GIVEN PASSAGE:
▬▬▬▬▬▬▬▬▬▬
Wed., March 23, 2016, 1:00pm Library & Archives special lecture: Dr. Marsha Richmond, Wayne State University, Sydney Brenner Scholar
"What Can Cold Spring Harbor Laboratory Tell Us About Women's Participation in Science?"
Location: Nicholls Biondi Hall (lunch provided)
Abstract The new research institutes in genetics that arose after 1900 offered talented and ambitious middle-class women with university degrees in biology opportunities to work in science. The Station for Experimental Evolution (later Department of Genetics) at Cold Spring Harbor provides a particularly excellent case study for examining women’s participation in science in the first half of the 20th century. From its inception in 1904, women were appointed as members of staff and became invaluable assets to the work carried out. Between 1904 and 1940, the profile of the women who worked at Cold Spring Harbor was generally a member of a group who carried on the work associated with the research program of the director, published papers jointly with him, although sometimes also single-authored works, and was, in short, part of the “normal science” of the institute. They actively participated in laboratory life, frequently attended and gave papers at scientific conferences, and generally were proud of their career in science, even if they were limited to being regarded as an “assistant” rather than a full “research scientist.” The relatively subsidiary role of women at CSH began to change in the 1940s, when a few women (Barbara McClintock foremost among them) began to be recognized as scientists in their own right. This lecture will examine the transition in the role women played in the different generational cohorts at the Lab before 1950.
▬▬▬▬▬▬▬▬▬▬
(Scene geometry reasoning data)
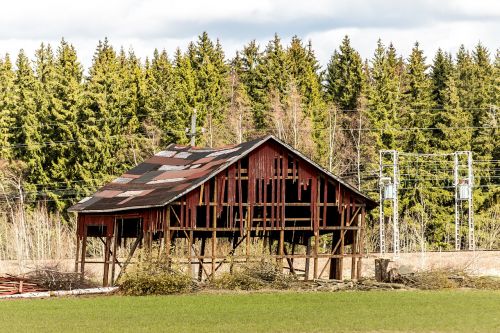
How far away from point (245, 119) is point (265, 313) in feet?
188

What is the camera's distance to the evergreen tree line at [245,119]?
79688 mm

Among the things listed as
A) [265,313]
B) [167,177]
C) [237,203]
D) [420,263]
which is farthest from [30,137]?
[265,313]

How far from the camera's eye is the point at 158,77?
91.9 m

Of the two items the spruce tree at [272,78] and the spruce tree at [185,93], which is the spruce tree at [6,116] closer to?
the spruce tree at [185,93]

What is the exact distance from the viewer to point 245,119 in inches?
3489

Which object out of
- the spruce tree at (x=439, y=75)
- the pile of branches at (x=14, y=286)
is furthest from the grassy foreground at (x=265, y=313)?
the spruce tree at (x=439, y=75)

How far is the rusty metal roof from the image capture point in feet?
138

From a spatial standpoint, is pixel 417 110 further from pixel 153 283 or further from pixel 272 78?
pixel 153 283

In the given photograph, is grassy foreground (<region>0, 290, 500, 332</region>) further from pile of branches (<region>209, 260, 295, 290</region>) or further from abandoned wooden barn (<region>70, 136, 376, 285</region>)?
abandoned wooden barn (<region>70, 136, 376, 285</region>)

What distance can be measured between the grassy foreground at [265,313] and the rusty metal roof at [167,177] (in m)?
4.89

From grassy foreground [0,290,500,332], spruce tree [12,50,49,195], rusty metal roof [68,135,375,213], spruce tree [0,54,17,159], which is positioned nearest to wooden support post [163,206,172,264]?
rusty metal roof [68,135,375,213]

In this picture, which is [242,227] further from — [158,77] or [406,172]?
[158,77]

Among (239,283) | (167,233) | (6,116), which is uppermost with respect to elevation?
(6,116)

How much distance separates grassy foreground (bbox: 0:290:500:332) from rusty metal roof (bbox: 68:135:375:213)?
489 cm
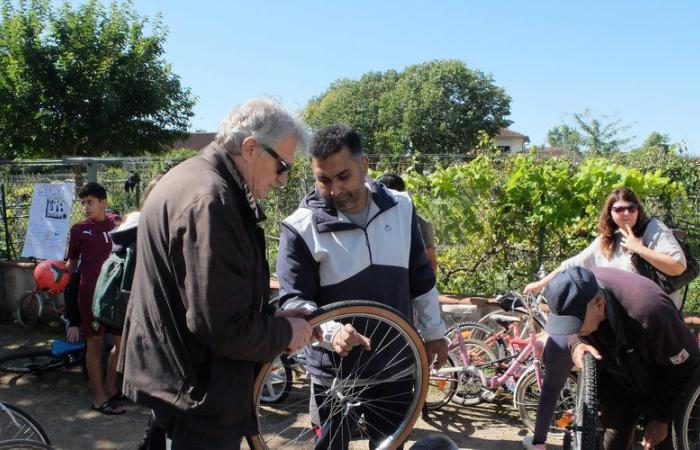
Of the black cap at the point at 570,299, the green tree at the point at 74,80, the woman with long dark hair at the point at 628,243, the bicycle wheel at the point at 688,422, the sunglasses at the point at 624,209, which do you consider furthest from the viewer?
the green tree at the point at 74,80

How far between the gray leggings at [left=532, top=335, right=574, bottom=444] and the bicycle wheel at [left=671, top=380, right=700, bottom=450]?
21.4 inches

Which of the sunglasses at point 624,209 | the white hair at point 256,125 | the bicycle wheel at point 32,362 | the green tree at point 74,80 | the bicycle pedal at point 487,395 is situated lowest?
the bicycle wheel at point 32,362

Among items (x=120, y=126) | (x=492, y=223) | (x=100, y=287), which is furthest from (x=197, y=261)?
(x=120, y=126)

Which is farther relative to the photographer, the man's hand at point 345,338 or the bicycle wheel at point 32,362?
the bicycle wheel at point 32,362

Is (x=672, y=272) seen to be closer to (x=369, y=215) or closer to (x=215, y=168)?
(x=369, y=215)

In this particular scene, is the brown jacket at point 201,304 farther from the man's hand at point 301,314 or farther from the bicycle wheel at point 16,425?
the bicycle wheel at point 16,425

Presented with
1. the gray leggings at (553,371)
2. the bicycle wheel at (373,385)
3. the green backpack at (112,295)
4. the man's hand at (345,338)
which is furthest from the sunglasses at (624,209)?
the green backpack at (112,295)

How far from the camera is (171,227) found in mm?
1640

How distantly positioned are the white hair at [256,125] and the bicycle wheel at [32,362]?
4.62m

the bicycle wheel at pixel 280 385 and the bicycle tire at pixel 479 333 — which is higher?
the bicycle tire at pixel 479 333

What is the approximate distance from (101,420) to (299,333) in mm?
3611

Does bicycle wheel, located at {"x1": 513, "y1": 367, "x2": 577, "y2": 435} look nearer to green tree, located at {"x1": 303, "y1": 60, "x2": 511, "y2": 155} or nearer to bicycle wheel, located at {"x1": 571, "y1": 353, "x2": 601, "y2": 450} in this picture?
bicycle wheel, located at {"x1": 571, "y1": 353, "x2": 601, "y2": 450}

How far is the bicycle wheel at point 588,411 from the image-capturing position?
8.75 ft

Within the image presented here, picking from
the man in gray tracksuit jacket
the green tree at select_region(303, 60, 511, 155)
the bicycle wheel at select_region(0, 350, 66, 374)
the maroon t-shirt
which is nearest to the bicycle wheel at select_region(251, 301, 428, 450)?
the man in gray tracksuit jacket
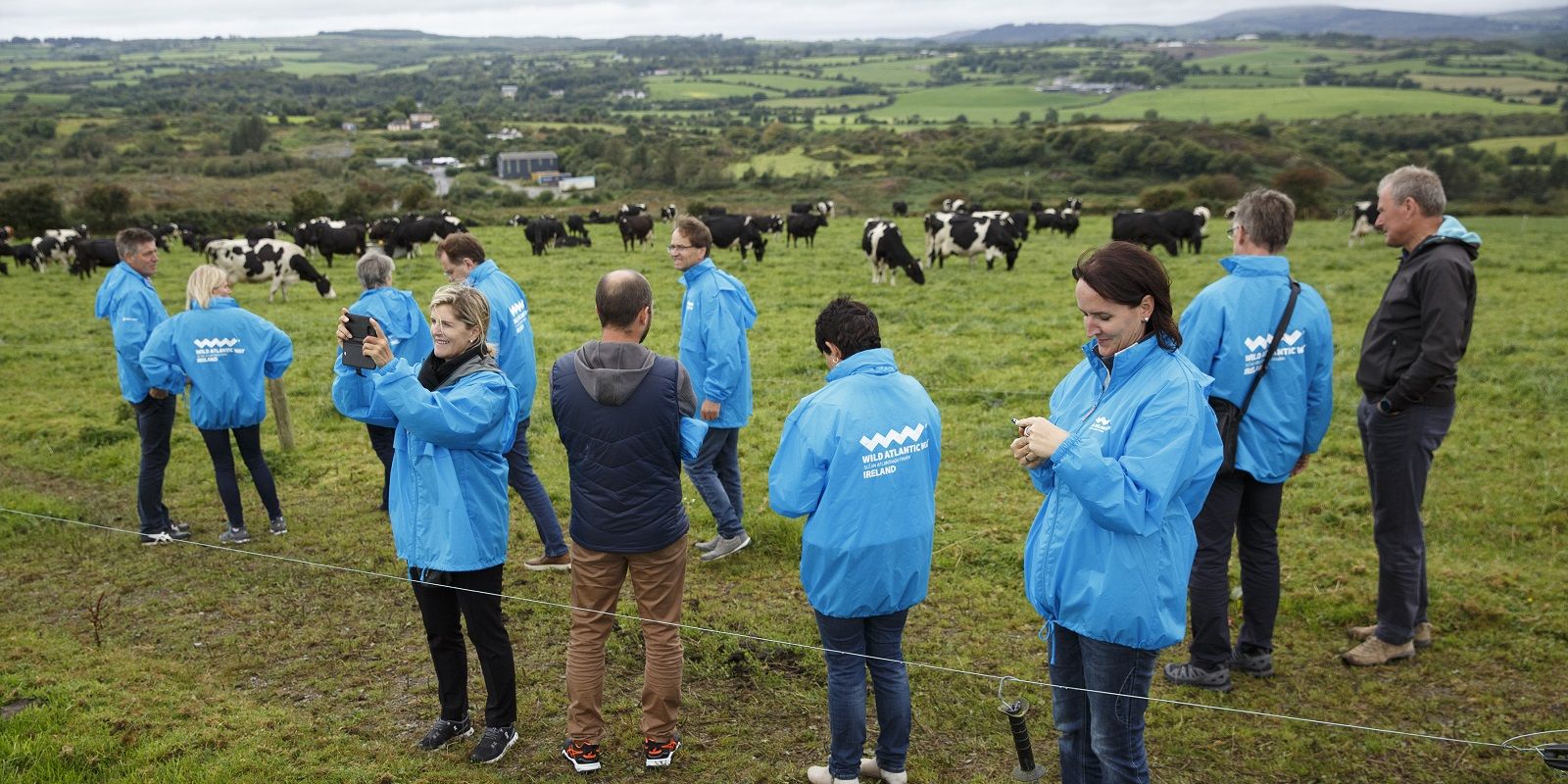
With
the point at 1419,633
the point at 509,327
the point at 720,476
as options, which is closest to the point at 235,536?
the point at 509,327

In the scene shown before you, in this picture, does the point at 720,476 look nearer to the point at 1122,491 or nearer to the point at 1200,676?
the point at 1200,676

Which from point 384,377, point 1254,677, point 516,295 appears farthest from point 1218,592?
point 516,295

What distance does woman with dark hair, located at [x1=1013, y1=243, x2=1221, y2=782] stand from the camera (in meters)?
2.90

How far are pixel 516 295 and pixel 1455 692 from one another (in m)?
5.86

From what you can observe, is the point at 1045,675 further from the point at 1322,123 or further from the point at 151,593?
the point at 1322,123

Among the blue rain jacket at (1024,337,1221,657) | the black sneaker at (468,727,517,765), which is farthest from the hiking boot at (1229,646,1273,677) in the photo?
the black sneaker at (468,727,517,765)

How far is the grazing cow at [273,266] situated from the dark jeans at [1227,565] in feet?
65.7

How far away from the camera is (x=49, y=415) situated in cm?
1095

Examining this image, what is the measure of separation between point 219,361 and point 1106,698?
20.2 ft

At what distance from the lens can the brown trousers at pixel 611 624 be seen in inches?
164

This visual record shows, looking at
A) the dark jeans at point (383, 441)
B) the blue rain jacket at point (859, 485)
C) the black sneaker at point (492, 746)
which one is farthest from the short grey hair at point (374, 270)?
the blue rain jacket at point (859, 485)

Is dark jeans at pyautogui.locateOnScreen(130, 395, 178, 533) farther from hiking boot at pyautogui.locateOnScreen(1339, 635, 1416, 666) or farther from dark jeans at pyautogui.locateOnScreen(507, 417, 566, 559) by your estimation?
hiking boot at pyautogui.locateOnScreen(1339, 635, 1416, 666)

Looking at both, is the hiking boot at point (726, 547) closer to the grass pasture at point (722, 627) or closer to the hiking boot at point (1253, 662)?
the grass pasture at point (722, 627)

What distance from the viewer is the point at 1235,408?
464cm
▬▬▬▬▬▬▬▬▬▬
WHAT THE EXERCISE ASKS: Extract the full lecture announcement word for word. The data plays no part in what is asked here.

SOLUTION TO THIS TASK:
Wed., March 23, 2016, 1:00pm Library & Archives special lecture: Dr. Marsha Richmond, Wayne State University, Sydney Brenner Scholar
"What Can Cold Spring Harbor Laboratory Tell Us About Women's Participation in Science?"
Location: Nicholls Biondi Hall (lunch provided)
Abstract The new research institutes in genetics that arose after 1900 offered talented and ambitious middle-class women with university degrees in biology opportunities to work in science. The Station for Experimental Evolution (later Department of Genetics) at Cold Spring Harbor provides a particularly excellent case study for examining women’s participation in science in the first half of the 20th century. From its inception in 1904, women were appointed as members of staff and became invaluable assets to the work carried out. Between 1904 and 1940, the profile of the women who worked at Cold Spring Harbor was generally a member of a group who carried on the work associated with the research program of the director, published papers jointly with him, although sometimes also single-authored works, and was, in short, part of the “normal science” of the institute. They actively participated in laboratory life, frequently attended and gave papers at scientific conferences, and generally were proud of their career in science, even if they were limited to being regarded as an “assistant” rather than a full “research scientist.” The relatively subsidiary role of women at CSH began to change in the 1940s, when a few women (Barbara McClintock foremost among them) began to be recognized as scientists in their own right. This lecture will examine the transition in the role women played in the different generational cohorts at the Lab before 1950.